**Title**

Predicting the real price of a two-person private room for a Parisian Airbnb rental on a weekday

**Introduction**

Airbnb is an online service that connects hosts with properties for rent to travellers interested in renting short-term homestays. The host of the home is the determinant of the price but will set it according to an array of factors, such as location, view, and cleaning service fee. 

***We are interested in whether factors such as the distance to the city centre and the nearest metro station influence the price of an Airbnb rental in Paris on a weekday***. This will be the question we will try to answer, and using these factors, we will see its influence in the city of our choice, Paris, for a private 2 person room on any given weekday. 

According to Jones (2023), particularly the factors of public transportation and to the city centre play a great deal in convenience when it comes to travel. Paul Swinney, a writer at the Guardian, even stated that proximity to the city centre drives up renting costs, given the higher productivity and economic activity associated with the city (Swinney, 2011). Because of the importance of these factors, with convenience, efficacy, and overall higher enjoyment of the city at the heart of it, we decided to choose these variables to analyze the price of our rental. 

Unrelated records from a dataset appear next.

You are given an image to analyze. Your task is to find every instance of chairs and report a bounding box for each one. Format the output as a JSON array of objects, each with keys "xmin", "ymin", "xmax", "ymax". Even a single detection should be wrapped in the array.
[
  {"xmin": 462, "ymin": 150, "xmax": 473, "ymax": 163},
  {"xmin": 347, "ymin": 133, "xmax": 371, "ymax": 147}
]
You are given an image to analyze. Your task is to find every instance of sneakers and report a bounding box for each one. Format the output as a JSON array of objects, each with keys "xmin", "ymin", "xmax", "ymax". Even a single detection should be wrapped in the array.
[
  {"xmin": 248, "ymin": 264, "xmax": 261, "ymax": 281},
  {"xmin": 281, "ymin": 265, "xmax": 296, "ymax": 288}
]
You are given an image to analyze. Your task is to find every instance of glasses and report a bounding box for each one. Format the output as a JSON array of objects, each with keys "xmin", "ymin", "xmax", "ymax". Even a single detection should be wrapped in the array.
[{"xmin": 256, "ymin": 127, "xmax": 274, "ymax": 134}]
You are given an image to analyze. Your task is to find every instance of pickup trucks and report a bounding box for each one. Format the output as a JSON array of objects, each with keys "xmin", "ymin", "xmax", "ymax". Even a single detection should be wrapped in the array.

In order to see the relationship between these variables and the Airbnb rental price, we will be analyzing the paris_weekdays.csv dataset from Airbnb Prices in European Cities posted on the Kaggle website (https://www.kaggle.com/datasets/thedevastator/airbnb-prices-in-european-cities?resource=download&select=paris_weekdays.csv) (Gyódi & Nawaro, 2021). The dataset is a .csv file with 3129 observations and twenty vector variables. We will be using four of the variables in our analysis, we'll be using two of them, the capacity of the rental property (person_capacity), and the type of room of the rental (room_type) to filter the dataset and two others, the distance to the city centre (dist) and the distance to a metro station (metro_dist) to predict the price of the rental property (realSum). All the variables are double (dbl) except room_type, which is a character (chr).

**Methods & Results**

*Methods*

In [4]:
#load in packages needed for analysis
set.seed(250)

library(tidyverse)
library(repr)
library(tidymodels)

options(repr.matrix.max.rows = 6)

ERROR: Error in library(tidymodels): there is no package called ‘tidymodels’


In [None]:
#read in Paris dataset from website to jupyter notebook
paris_dataset <- read_csv(
    "https://raw.githubusercontent.com/chadsc79/dsci-100-2022w2-group-7-section-005/main/paris_weekdays.csv")
paris_dataset

**Table 1.** The dataset of Airbnb rentals for Paris on a weekday.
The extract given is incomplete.